Indien de Voorzitter van het Internationale Gerechtshof onderdaan is van een Overeenkomstsluitende Partij of van een Staat waarmee een der Overeenkomstsluitende Partijen geen diplomatieke banden heeft of indien hij om een andere reden verhinderd is genoemde functie uit te oefenen, wordt de Vice-President van het Internationale Gerechtshof verzocht de benoeming(en) te verrichten. 4. Het aldus samengesteld scheidsgerecht stelt zijn eigen procedureregels vast.Het doet uitspraak bij meerderheid van stemmen; de uitspraken zijn onherroepelijk en bindend voor de Overeenkomstsluitende Partijen. 5. Elke Overeenkomstsluitende Partij draagt de kosten van de door haar benoemde scheidsman.De kosten die voortvloeien uit de benoeming van de derde scheidsman en de ambtelijke kosten van het gerecht worden gelijkelijk door de Overeenkomstsluitende Partijen gedragen.

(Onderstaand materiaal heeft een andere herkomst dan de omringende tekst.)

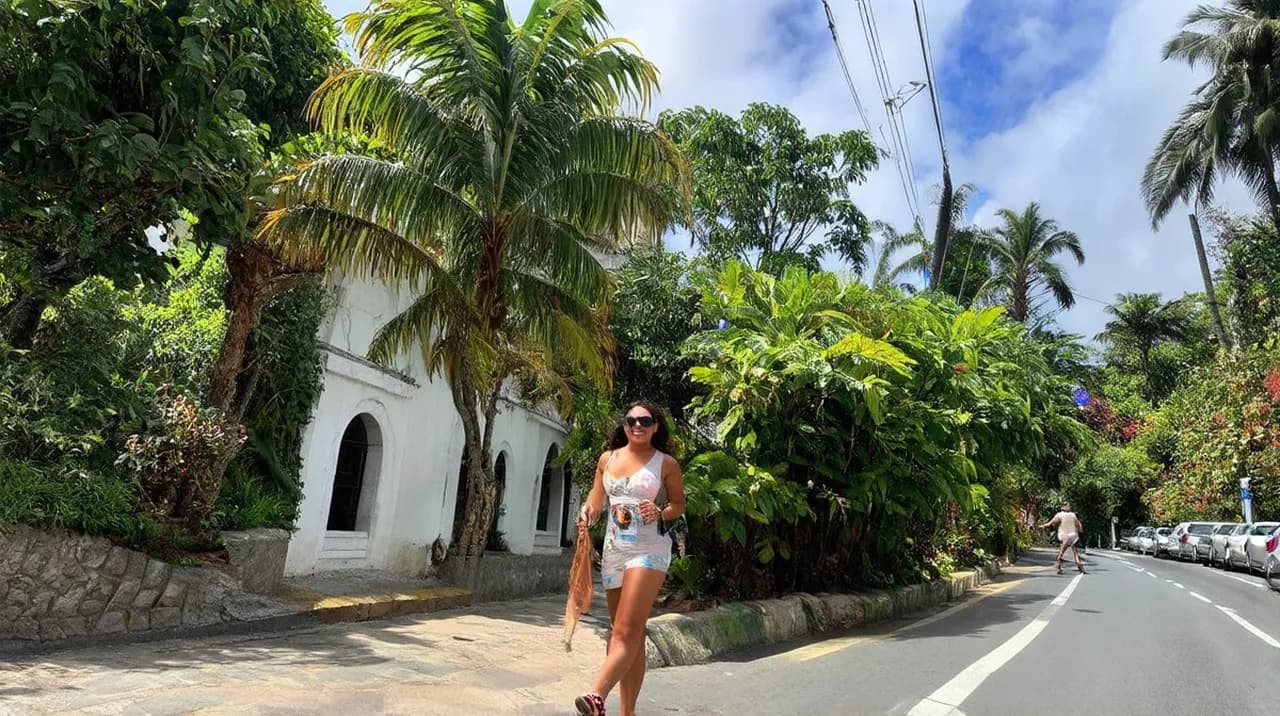 Free Historical Walking Tours Quepos: Explore Culture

ARTIKEL 13 Vorige investeringen Deze Overeenkomst is eveneens van toepassing op investeringen die vóór de inwerkingtreding van deze Overeenkomst werden gedaan door investeerders van een Overeenkomstsluitende Partij op het grondgebied van de andere Overeenkomstsluitende Partij, in overeenstemming met de wetten en voorschriften van laatstgenoemde, en is van toepassing vanaf de datum van inwerkingtreding.

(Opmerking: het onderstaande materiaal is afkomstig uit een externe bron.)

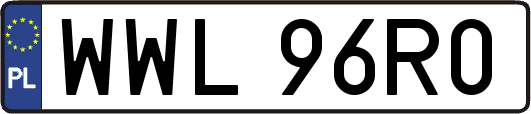 WWL96R0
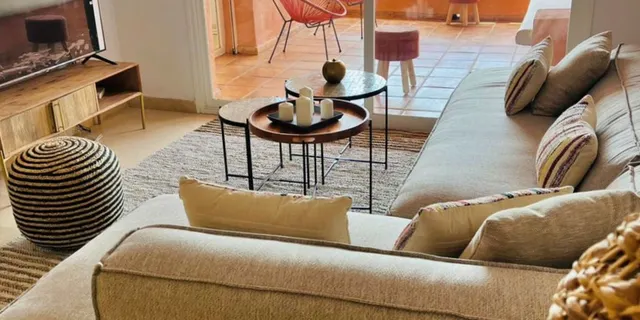 Apartamento 2 habitaciones 115m² en venta - Marbella — 4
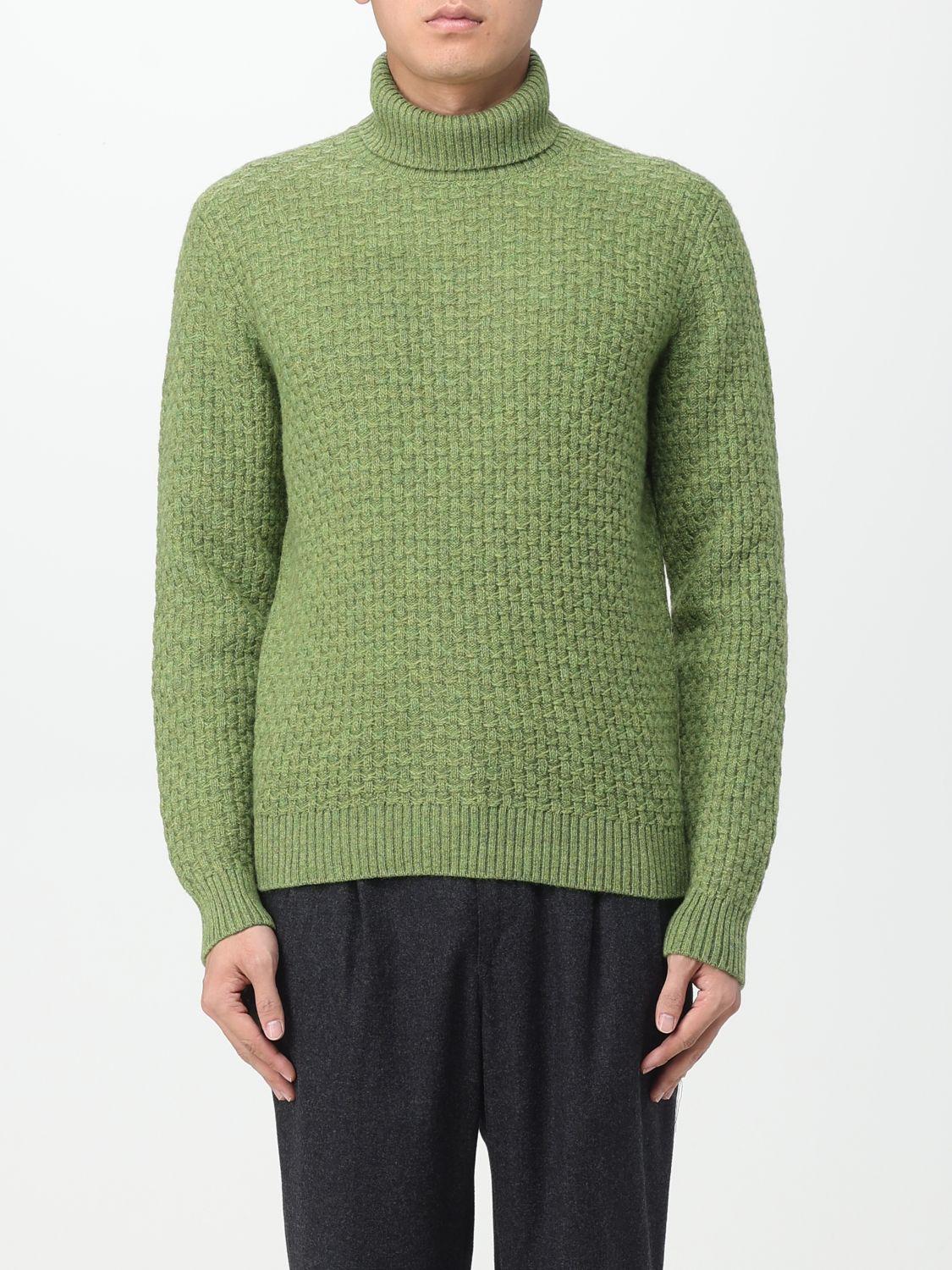 Zanone sweater store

ARTIKEL 14 Inwerkingtreding en duur 1. Deze Overeenkomst treedt in werking een maand na de datum waarop de Overeenkomstsluitende Partijen de akten van bekrachtiging hebben uitgewisseld.Ze blijft van kracht gedurende een tijdvak van tien jaar.

Tenzij ten minste zes maanden vóór de datum van het verstrijken van de geldigheidsduur door een van beide Overeenkomstsluitende Partijen mededeling van beëindiging is gedaan, wordt deze Overeenkomst stilzwijgend verlengd voor een tijdvak van tien jaar, met dien verstande dat elke Overeenkomstsluitende Partij zich het recht voorbehoudt de Overeenkomst te beëindigen met inachtneming van een opzegtermijn van ten minste zes maanden vóór de datum van het verstrijken van de lopende termijn van geldigheid. 2. Ten aanzien van investeringen die vóór de datum van beëindiging van de Overeenkomst zijn gedaan, blijft deze van kracht gedurende een tijdvak van tien jaar vanaf de datum van beëindiging. Ten blijke waarvan de ondergetekende vertegenwoordigers, daartoe naar behoren gemachtigd door hun onderscheiden Regeringen, deze Overeenkomst hebben ondertekend.

Gedaan te Belgrado, op 4 maart 2004, in twee oorspronkelijke exemplaren in de Nederlandse, de Franse, de Servische en de Engelse taal, zijnde alle teksten gelijkelijk authentiek. In geval van verschil in uitlegging is de Engelse tekst doorslaggevend.